Giampaolo Visetti, Affari & Finanza 18/6/2012, 18 giugno 2012
FAR EAST
E uropa e Usa non sono più la meta obbligata delle esportazioni cinesi. La rapida crescita dei Paesi in via di sviluppo e la crisi delle economie occidentali spingono Pechino ad abbandonare l’ossessione per l’Occidente e a rivolgersi ai nuovi mercati di Asia, Africa e America Latina. Nell’ultimo anno l’export del Dragone verso consumatori estranei alla zona euro, al dollaro e allo yen giapponese sono aumentate del 17% e il primo quadrimestre 2012 conferma una tendenza in via di consolidamento. Tra gennaio e maggio le esportazioni cinesi verso l’Europa sono scese dello 0,8% rispetto allo stesso periodo dell’anno scorso. Nel 2011 però la crescita su base annua era stata del 18%, addirittura del 34% nel 2010. Il calo netto dell’aumento dell’export, in un biennio, è dunque drastico e la seconda economia mondiale si prepara ad un sistema in grado di rinunciare ad una fetta consistente di consumatori storici.
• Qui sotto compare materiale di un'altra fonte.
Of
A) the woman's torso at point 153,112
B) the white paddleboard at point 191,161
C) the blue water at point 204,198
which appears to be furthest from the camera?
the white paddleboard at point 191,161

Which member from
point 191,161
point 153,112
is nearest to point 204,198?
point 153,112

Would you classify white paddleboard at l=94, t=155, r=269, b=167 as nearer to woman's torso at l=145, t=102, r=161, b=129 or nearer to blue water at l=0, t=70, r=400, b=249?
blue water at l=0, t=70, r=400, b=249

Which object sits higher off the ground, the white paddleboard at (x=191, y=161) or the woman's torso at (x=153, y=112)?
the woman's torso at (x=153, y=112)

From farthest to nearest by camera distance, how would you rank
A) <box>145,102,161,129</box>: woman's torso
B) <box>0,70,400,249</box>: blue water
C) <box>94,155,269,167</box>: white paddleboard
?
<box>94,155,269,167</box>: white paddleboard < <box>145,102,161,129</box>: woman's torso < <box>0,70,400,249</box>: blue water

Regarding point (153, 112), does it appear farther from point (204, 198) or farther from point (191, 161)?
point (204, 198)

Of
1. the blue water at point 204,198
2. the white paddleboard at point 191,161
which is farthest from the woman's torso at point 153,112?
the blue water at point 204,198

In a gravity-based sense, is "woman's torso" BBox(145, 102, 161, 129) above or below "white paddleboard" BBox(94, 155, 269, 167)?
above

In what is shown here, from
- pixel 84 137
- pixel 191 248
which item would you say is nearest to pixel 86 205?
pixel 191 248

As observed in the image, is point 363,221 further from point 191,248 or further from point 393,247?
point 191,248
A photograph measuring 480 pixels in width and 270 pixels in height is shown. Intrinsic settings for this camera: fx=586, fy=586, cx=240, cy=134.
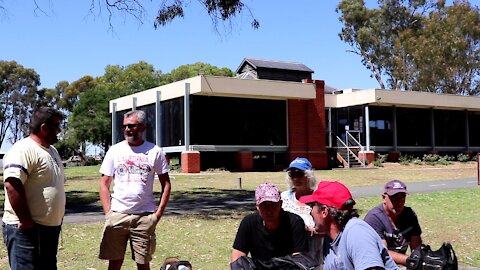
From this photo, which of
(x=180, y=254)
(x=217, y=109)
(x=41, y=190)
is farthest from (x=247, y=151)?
(x=41, y=190)

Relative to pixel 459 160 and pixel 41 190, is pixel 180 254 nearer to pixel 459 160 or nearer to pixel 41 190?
pixel 41 190

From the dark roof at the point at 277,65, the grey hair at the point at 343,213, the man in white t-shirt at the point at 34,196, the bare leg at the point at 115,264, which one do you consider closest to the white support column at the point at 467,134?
the dark roof at the point at 277,65

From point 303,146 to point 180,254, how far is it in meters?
28.1

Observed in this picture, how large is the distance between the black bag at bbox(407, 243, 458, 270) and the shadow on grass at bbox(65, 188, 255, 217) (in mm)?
8639

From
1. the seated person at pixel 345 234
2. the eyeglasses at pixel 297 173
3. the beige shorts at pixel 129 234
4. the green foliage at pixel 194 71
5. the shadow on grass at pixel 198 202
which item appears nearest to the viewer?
the seated person at pixel 345 234

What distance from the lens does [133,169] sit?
17.9 feet

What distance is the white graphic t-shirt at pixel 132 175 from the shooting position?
17.9 ft

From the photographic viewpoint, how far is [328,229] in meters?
3.63

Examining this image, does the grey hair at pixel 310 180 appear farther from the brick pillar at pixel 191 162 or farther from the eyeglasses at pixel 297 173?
the brick pillar at pixel 191 162

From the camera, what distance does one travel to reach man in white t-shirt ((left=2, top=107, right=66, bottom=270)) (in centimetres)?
449

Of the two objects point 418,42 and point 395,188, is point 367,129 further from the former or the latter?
point 395,188

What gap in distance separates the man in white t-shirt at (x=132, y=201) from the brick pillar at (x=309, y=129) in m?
29.9

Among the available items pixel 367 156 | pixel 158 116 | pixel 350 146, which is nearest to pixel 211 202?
pixel 158 116

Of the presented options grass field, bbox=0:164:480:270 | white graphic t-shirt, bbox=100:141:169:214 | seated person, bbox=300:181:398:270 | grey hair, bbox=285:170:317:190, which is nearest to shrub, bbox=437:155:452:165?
grass field, bbox=0:164:480:270
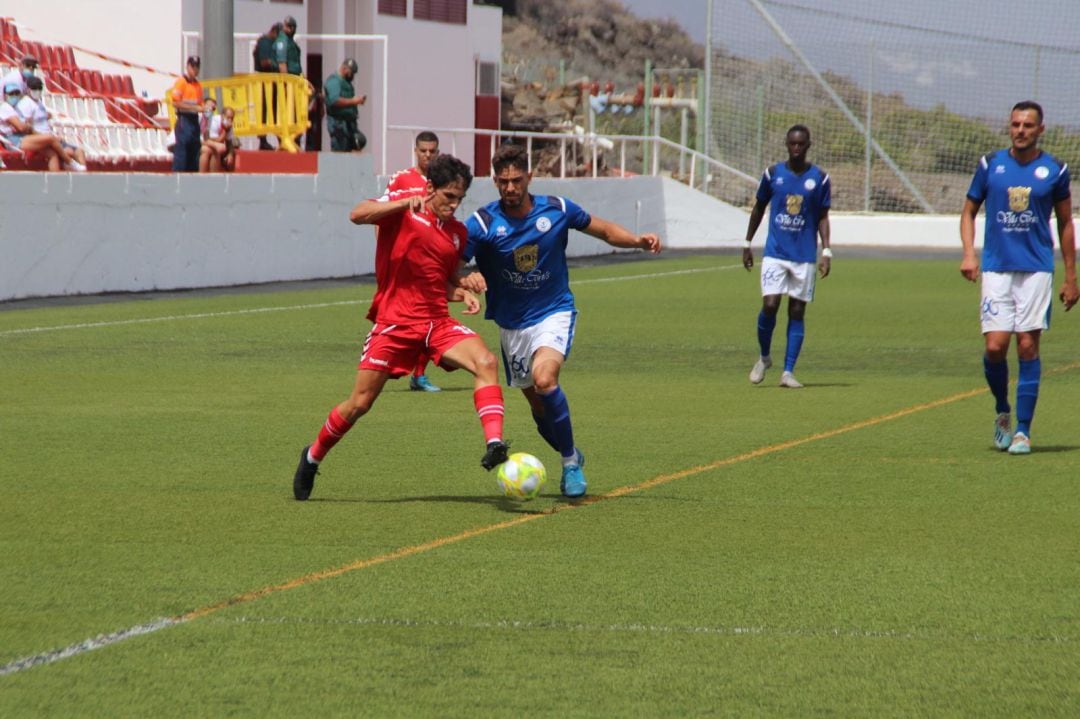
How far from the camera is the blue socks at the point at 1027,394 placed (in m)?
11.0

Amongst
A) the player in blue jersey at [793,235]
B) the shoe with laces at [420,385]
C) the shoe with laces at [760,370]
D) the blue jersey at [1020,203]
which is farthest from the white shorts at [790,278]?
the blue jersey at [1020,203]

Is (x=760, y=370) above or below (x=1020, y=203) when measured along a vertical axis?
below

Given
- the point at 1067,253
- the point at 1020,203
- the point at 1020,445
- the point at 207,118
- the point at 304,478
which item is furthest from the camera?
the point at 207,118

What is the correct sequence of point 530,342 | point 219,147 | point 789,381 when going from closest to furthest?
point 530,342
point 789,381
point 219,147

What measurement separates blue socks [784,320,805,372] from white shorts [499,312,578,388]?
5.96 meters

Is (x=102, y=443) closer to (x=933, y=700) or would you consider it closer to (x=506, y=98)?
(x=933, y=700)

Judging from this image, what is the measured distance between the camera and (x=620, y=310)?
22984mm

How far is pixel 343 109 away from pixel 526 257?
841 inches

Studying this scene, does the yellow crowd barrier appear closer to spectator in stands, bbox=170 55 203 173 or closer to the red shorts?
spectator in stands, bbox=170 55 203 173

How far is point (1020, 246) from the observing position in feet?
35.6

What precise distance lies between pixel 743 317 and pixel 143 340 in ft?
25.1

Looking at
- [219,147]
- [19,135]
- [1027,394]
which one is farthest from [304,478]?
[219,147]

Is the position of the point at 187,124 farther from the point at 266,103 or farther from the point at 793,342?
the point at 793,342

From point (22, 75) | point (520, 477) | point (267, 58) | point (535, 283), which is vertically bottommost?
point (520, 477)
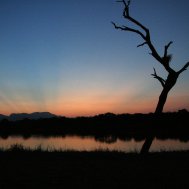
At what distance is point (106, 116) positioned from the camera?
77.0 metres

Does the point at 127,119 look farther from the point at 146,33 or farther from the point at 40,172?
the point at 40,172

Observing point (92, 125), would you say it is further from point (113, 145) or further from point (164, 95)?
point (164, 95)

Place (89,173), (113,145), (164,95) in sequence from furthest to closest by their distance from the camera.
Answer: (113,145), (164,95), (89,173)

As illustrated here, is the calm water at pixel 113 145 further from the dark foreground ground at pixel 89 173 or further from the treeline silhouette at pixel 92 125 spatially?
the treeline silhouette at pixel 92 125

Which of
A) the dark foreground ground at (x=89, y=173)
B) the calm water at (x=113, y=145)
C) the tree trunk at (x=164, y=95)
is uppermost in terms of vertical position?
the tree trunk at (x=164, y=95)

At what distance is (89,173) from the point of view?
884 cm

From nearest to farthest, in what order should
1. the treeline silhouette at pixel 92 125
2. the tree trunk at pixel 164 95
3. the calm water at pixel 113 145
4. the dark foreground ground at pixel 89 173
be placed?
1. the dark foreground ground at pixel 89 173
2. the tree trunk at pixel 164 95
3. the calm water at pixel 113 145
4. the treeline silhouette at pixel 92 125

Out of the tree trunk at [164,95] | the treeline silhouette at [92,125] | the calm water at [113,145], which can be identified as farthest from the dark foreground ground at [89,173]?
the treeline silhouette at [92,125]

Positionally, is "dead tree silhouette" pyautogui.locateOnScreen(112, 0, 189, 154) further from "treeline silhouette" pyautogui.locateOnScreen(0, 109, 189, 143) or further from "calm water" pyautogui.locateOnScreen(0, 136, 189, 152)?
"treeline silhouette" pyautogui.locateOnScreen(0, 109, 189, 143)

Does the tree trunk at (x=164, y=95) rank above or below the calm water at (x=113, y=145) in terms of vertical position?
above

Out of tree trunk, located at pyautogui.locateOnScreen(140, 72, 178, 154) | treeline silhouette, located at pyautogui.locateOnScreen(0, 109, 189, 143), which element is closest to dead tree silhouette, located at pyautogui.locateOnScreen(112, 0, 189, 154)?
tree trunk, located at pyautogui.locateOnScreen(140, 72, 178, 154)

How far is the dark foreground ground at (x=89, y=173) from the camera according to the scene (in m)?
7.58

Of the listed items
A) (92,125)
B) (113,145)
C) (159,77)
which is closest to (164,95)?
(159,77)

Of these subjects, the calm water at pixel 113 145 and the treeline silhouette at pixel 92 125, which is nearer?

L’allarme-Occidente suona anche ad Hong Kong, dove i grandi esportatori ammettono tagli alle commesse fino al 60%. Ciò che nei rapporti commerciali Cina-Usa era accaduto in sette anni, con l’Europa si è consumato in meno di quattro. Pechino guarda così altrove. Le esportazioni verso la Russia, sconvolta dal boom degli elettrodomestici, in un anno sono aumentate del 50%. La mappa dei mercati subisce però una mutazione assai più profonda. Il commercio tra Cina e America Latina è cresciuto del 113% e in due anni è balzato
a 242 miliardi di dollari. A tirare gli affari, Brasile, Colombia e Perù, a loro volta grandi fornitori di Pechino per materie prime e alimentari. Gli analisti prevedono che se il trend attuale continuerà, entro il 2017 l’America Latina sostituirà l’Europa quale primo partner commerciale della Cina. Cresce però anche l’Africa, dove i cinesi dominano le infrastrutture. Nell’ultimo anno l’export-medio è aumentato del 30%, con punte del 120% nel caso di Sudafrica e Angola. Le recenti misure cinesi di allentamento, tese a stimolare consumi interni e crescita, fanno salire l’import di materie prime. Le nazioni africane si arricchiscono, consumano di più, chiedono prodotti a basso costo e Pechino dirotta verso sud le navi dirette nella zona euro. Usa e Ue non sono nelle condizioni di reggere la concorrenza cinese sui prezzi e l’Africa si appresta a diventare entro dieci anni il secondo cliente della Cina. Tra il 1998 e il 2010 le esportazioni dell’industria pesante cinese verso il mondo in via di sviluppo sono aumentate del 25%, mentre quelle dirette nelle economie sviluppate non hanno superato il più 16%. Con lo scoppio della crisi dei debiti sovrani europei, e lo stop ai consumi, il cosidetto «prezzo cinese» dai beni al consumo si estende a quelli industriali generando una spinta senza precedenti agli investimenti nelle nazioni in crescita. La Cina continua a beneficiare del basso costo del lavoro e di un credito facile e conveniente, sostenuto dallo Stato. A sconvolgere le rotte delle merci non è però la tenuta produttiva del Dragone, quanto la migrazione degli epicentri dell’acquisto. Sudamerica, Africa, ma pure l’Asia affacciata sul Pacifico, dove emergono le tigri del Sudest, ma anche Australia e Nuova Zelanda. I mercati si interrogano così sulla capacità effettiva delle economie con il segno più di sostituire quelle oggi a segno meno, motori del boom cinese nell’ultimo trentennio. Il Centro per gli scambi internazionali di Pechino, think thank governativo per i conti, resta scettico e ha tagliato la stima di crescita del Pil cinese nel secondo trimestre 2012 sotto il più 7%. Peggio che nel 2008: l’export della Cina punta a nuovi sbocchi, ma i tempi della ricerca e la stabilità dei mercati alternativi non sono ancora certi.